Even without making many jokes, Tommy Lee Jones is hilarious as the voice of the smilingly evil Commando, Chip Hazard. He’s in that fast-talking mode of his which becomes funny just from rhythm (“You are the best! Of the best! Of the few! And the proud!”) And Langella’s Archer has the most dignity of any plastic figure I’ve ever seen in a film; that sounds like a joke or a put-down, but I don’t know how else to put it - he’s just good. (I really liked the Gorgonites.)

The behind-the-scenes details of Small Soldiers are fun for film fans. The Commandos are voiced by several actors from The Dirty Dozen. The Gorgonites get their voices from the cast of This Is Spinal Tap. The Barbie-like Gwendy dolls, who are transformed into shock troops by the commandos (in a scene referencing The Bride of Frankenstein, right down to Franz Waxman’s classic music for that film) are voiced by hip young actors Sarah Michelle Gellar and Christina Ricci. And of course, there’s a parody of the Patton speech, with Hazard marching in front of an American flag puzzle and spouting several clichés mixed up in a funny bunch.

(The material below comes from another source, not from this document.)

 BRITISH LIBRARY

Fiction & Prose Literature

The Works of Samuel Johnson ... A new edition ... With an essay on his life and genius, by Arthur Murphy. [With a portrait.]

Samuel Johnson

There are some structural problems, especially at the film’s start, making the film move just a little awkwardly. The pre-credits sequence doesn’t play like it’s leading up to any credits; I was actually surprised when the stars’ names began to appear, maybe 10 minutes into the movie. There’s a woman executive at Globotech who looks like she was part of a snipped subplot. And the two main storylines - Mohr and Cross trying to correct their mistakes while the kids battle the action figures - don’t come together smoothly. (The filmmakers reshot the finale - only weeks before co-star Phil Hartman died so sadly - but that part is fairly coherent. It’s other parts of the film that don’t come together all that well.)

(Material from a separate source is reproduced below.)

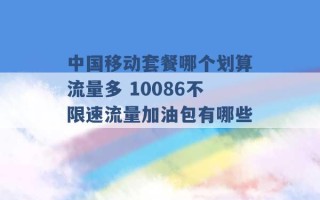 中国移动套餐哪个划算流量多 10086不限速流量加油包有哪些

Other threads seem hanging. In fact, throughout Small Soldiers we’re not told enough about any of the film’s characters. Why does Christy collect Gwendy dolls, when she’s established as not being an obvious fan of such stereotypically “girlish” toys? Did she get into them when she was younger and keep them for sentimental reasons? The film doesn’t tell us enough about her and her interests (we do learn she’s an X-Files fan) for us to get a coherent image of her. And Alan was expelled from two schools for being disruptive, but this is used mainly to show that his parents have trouble trusting him. The characters aren’t fleshed out as much as they deserve.

Still, Joe Dante works very well with young actors - I’m fond of his last feature film, 1993’s Matinee, which is about young movie fans in Key West during the Cuban Missile Crisis - and Dunst (an E.R. veteran) and Smith give good performances. They’re fresh-faced and likeable, and they get to save the day.

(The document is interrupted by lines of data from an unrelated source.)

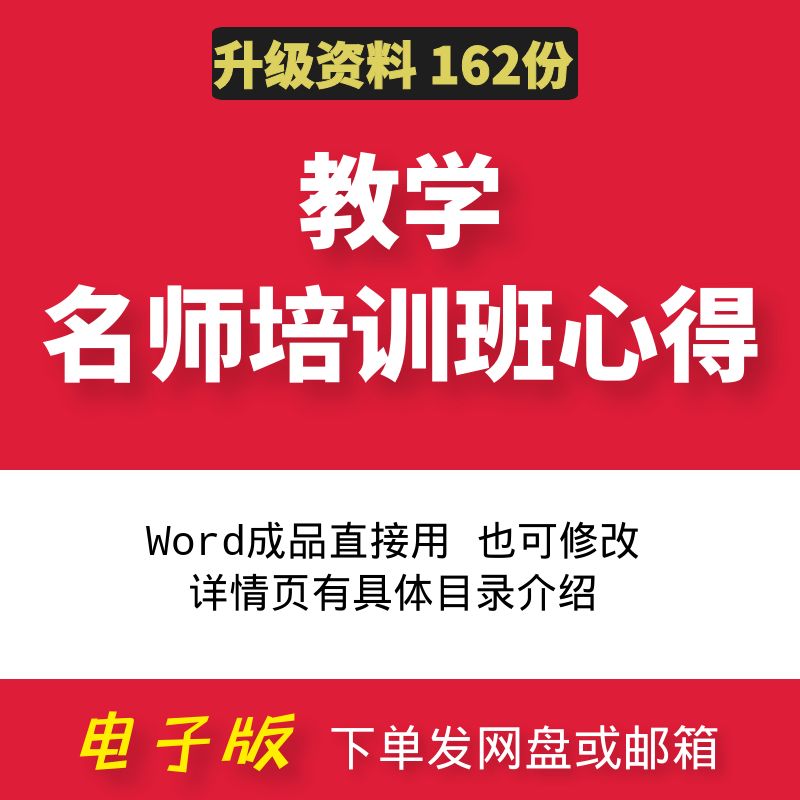 升级资料 162份

教学
名师培训班心得

Word成品直接用 也可修改
详情页有具体目录介绍

电子版 下单发网盘或邮箱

Composer Jerry Goldsmith has always responded well to the visual outlandishness of Dante’s films ( I especially like Gremlins 2), and here he quotes as many military music clichés as can fit - “Taps,” “When Johnny Comes Marching Home,” “Ride of the Valkyries” and his own Patton music. The score isn’t the best he’s done for Dante, but it’s still clever.

This action film for young teens is a bit of a feathered fish - kind of like most films from Joe Dante - but as long as you know that going in, you should enjoy it. And as always, any film is worthwhile if it stars Tommy Lee Jones.